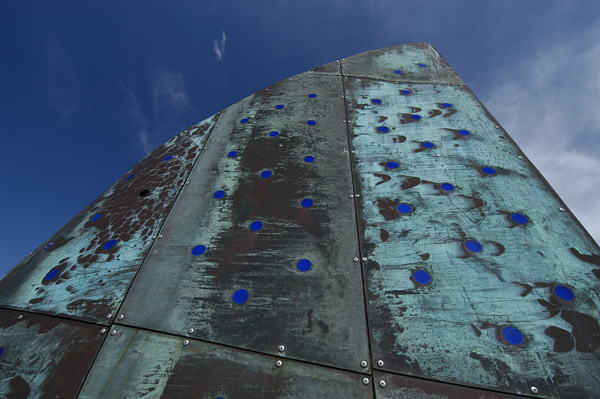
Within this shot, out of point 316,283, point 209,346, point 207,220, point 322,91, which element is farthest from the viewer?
point 322,91

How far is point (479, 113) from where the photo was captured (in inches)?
232

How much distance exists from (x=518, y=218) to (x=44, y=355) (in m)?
4.97

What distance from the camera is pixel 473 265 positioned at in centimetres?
361

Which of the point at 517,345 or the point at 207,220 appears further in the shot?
the point at 207,220

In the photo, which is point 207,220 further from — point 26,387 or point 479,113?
point 479,113

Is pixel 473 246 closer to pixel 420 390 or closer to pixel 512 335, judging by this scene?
pixel 512 335

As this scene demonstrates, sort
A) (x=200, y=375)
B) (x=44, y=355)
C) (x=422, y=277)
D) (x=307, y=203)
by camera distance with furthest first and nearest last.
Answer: (x=307, y=203)
(x=422, y=277)
(x=44, y=355)
(x=200, y=375)

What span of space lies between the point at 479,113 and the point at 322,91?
8.85 ft

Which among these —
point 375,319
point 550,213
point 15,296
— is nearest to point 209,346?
point 375,319

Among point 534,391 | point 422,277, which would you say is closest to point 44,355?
point 422,277

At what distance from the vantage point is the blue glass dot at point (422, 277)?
3504mm

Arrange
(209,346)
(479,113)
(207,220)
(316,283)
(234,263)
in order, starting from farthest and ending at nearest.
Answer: (479,113)
(207,220)
(234,263)
(316,283)
(209,346)

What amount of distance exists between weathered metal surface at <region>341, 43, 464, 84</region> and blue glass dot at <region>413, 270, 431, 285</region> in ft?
15.1

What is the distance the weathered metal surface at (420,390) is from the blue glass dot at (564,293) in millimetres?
1136
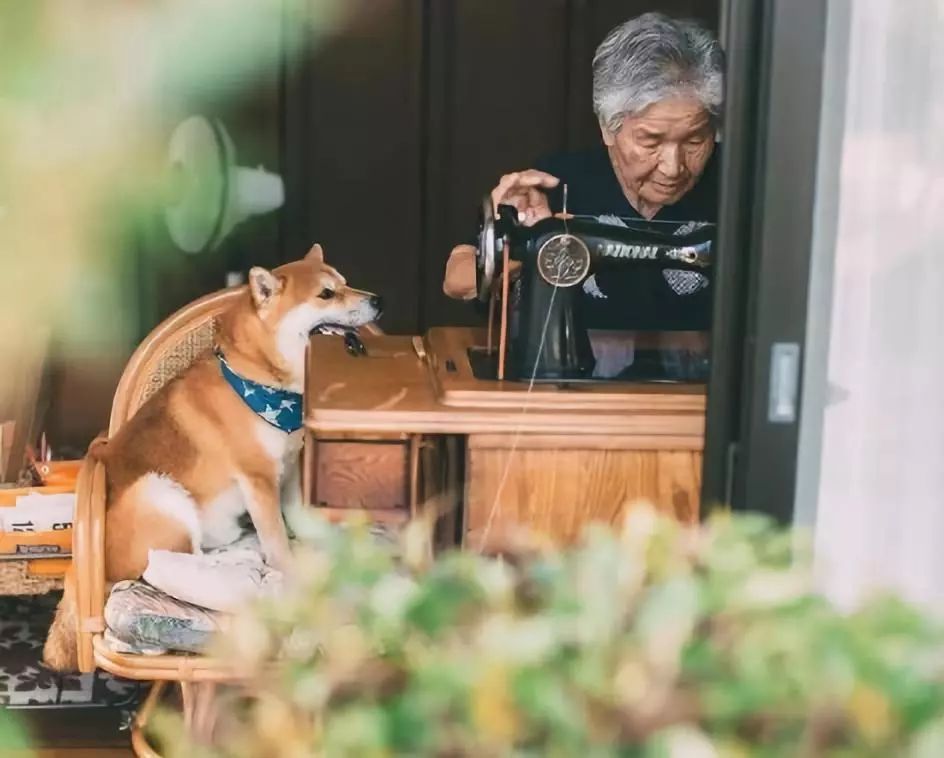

__________

## Task
Render every line of the entries above as a JSON list of strings, one string per line, skipping blank lines and leaving out the pictures.

## Correct answer
[
  "Within this shot, out of point 316,283, point 209,346, point 207,220, point 322,91, which element is farthest from the viewer?",
  "point 322,91",
  "How far is point (479, 113) from where the photo was captured (in inches)?",
  "232",
  "How much distance exists from (x=518, y=218) to (x=44, y=355) (in m)?",
  "4.97",
  "What distance from the camera is pixel 473 265 positioned at in centimetres?",
  "361",
  "Which of the point at 517,345 or the point at 207,220 appears further in the shot?",
  "the point at 207,220",
  "In the photo, which is point 207,220 further from — point 26,387 or point 479,113?",
  "point 479,113",
  "Is pixel 473 246 closer to pixel 420 390 or closer to pixel 512 335, judging by this scene?",
  "pixel 512 335",
  "As this scene demonstrates, sort",
  "A) (x=200, y=375)",
  "B) (x=44, y=355)",
  "C) (x=422, y=277)",
  "D) (x=307, y=203)",
  "by camera distance with furthest first and nearest last.",
  "Answer: (x=307, y=203)",
  "(x=422, y=277)",
  "(x=44, y=355)",
  "(x=200, y=375)",
  "What span of space lies between the point at 479,113 and the point at 322,91?",
  "8.85 ft",
  "Which among these —",
  "point 375,319",
  "point 550,213",
  "point 15,296",
  "— is nearest to point 209,346?",
  "point 375,319",
  "Among point 534,391 | point 422,277, which would you say is closest to point 44,355?",
  "point 422,277",
  "At what distance from the vantage point is the blue glass dot at point (422, 277)?",
  "3504mm",
  "Arrange",
  "(209,346)",
  "(479,113)",
  "(207,220)",
  "(316,283)",
  "(234,263)",
  "in order, starting from farthest and ending at nearest.",
  "Answer: (479,113)",
  "(207,220)",
  "(234,263)",
  "(316,283)",
  "(209,346)",
  "What amount of distance exists between weathered metal surface at <region>341, 43, 464, 84</region> and blue glass dot at <region>413, 270, 431, 285</region> in ft?",
  "15.1",
  "What is the distance the weathered metal surface at (420,390) is from the blue glass dot at (564,293) in millimetres?",
  "1136"
]